* begin Data for the task *
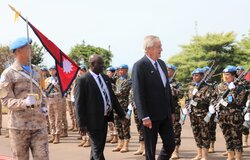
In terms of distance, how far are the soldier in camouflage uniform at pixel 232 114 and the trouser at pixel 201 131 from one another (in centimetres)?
35

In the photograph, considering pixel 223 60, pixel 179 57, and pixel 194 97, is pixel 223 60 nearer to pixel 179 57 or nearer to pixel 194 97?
pixel 179 57

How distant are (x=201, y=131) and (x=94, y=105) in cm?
257

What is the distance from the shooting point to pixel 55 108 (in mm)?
11117

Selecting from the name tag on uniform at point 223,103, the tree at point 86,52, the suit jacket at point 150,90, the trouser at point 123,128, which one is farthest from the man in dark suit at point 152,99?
the tree at point 86,52

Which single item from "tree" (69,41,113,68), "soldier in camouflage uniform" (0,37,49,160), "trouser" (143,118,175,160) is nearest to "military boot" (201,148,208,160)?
"trouser" (143,118,175,160)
* end Data for the task *
### Problem
Copy all of the material above word for word, leaving out the picture.

### Task solution
In terms of distance, how far are the soldier in camouflage uniform at pixel 232 114 and the trouser at pixel 201 131 from one another (in centimetres)?
35

In the photograph, considering pixel 223 60, pixel 179 57, and pixel 194 97, is pixel 223 60 nearer to pixel 179 57 or nearer to pixel 194 97?
pixel 179 57

How distant are (x=201, y=131) and (x=94, y=105) in cm?
257

What is the distance from the shooting point to pixel 55 108 (in mm)?
11117

Selecting from the name tag on uniform at point 223,103, the tree at point 86,52, the suit jacket at point 150,90, the trouser at point 123,128, which one is farthest from the man in dark suit at point 152,99?
the tree at point 86,52

Which single item from "tree" (69,41,113,68), "soldier in camouflage uniform" (0,37,49,160), "trouser" (143,118,175,160) is nearest to "military boot" (201,148,208,160)?
"trouser" (143,118,175,160)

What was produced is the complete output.